Ashabi, orang yang menyebabkan Kayla kecelakaan, mendukung perubahannya. Dia menebus pembebasan Kayla dari Mami Rose, sebanyak 100 juta.

Ketika Kayla diajak ke rumah Ashabi, dia melihat Dalfa, pria yang merudapaksa dirinya saat masih remaja.
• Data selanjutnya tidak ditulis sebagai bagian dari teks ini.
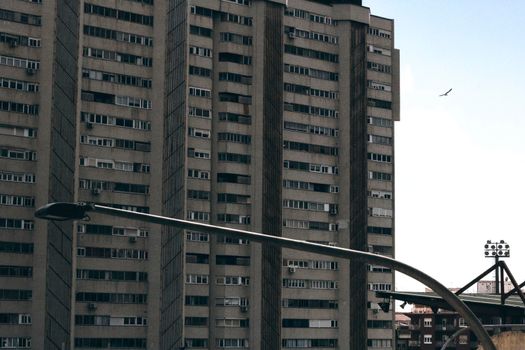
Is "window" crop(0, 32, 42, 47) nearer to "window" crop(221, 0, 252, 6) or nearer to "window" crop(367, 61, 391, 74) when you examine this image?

Karya ini diterbitkan atas izin NovelToon Santi Suki, isi konten hanyalah pandangan pribadi pembuatnya, tidak mewakili NovelToon sendiri

Bab 19

Kayla tidak ingat bagaimana ia menyelesaikan sisa pekerjaannya hari itu. Setelah insiden pecahan teko kaca dan jari yang tergores, tubuhnya bekerja otomatis, mencuci piring, mengelap meja, menyapu lantai, merapikan dapur. Namun, pikirannya berputar tanpa henti pada satu adegan tangan Ashabi yang menggenggam jarinya, bibirnya yang refleks mengemut luka kecil itu, dan tatapan cemasnya yang begitu nyata.
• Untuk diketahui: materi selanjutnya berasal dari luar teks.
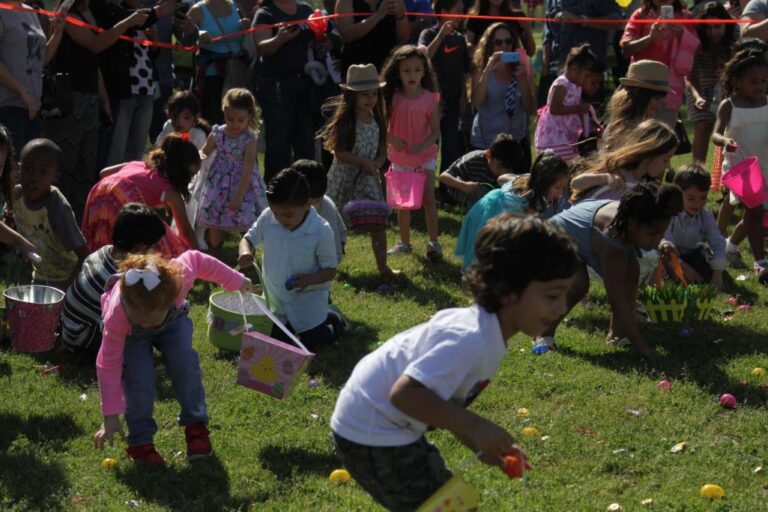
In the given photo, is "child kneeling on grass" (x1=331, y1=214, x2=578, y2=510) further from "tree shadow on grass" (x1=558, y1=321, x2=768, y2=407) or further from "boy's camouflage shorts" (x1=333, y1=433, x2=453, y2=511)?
"tree shadow on grass" (x1=558, y1=321, x2=768, y2=407)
Di kamar kecil tempat ia biasa beristirahat sejenak sebelum pulang, Kayla duduk di tepi kasur lipat dengan kedua tangan di pangkuannya. Kotak P3K masih terbuka di sampingnya; plester kecil sudah terpasang rapi di ujung jarinya, dipasang sendiri oleh Ashabi beberapa menit lalu, nyaris tanpa kata.

Ruangannya sunyi. Hanya terdengar detak jam dinding di luar dan suara kendaraan yang sesekali melintas. Kayla menatap jari yang sudah diplester itu lama-lama.

“Kenapa aku jadi seperti ini?” gumamnya pelan.

Dadanya terasa penuh, bukan sesak, tetapi hangat dan bergejolak. Ia mengingat bagaimana jantungnya berdegup kencang saat tubuhnya hampir terjatuh ke pelukan Ashabi, bagaimana wajahnya memanas saat mereka saling menatap, dan bagaimana perutnya seperti dipenuhi kupu-kupu saat ia berlari kembali ke dapur.

Kayla menutup wajahnya dengan kedua tangan.

“Astaghfirullah. Ya Allah, apa yang terjadi denganku?”

Kayla menarik napas panjang, berusaha menenangkan diri. Namun, bayangan Ashabi terus muncul, senyumnya yang lembut, suaranya yang tenang, caranya berbicara yang selalu sopan, dan cara ia memperlakukannya bukan sebagai pembantu, bukan sebagai orang rendah, tetapi sebagai manusia yang berharga.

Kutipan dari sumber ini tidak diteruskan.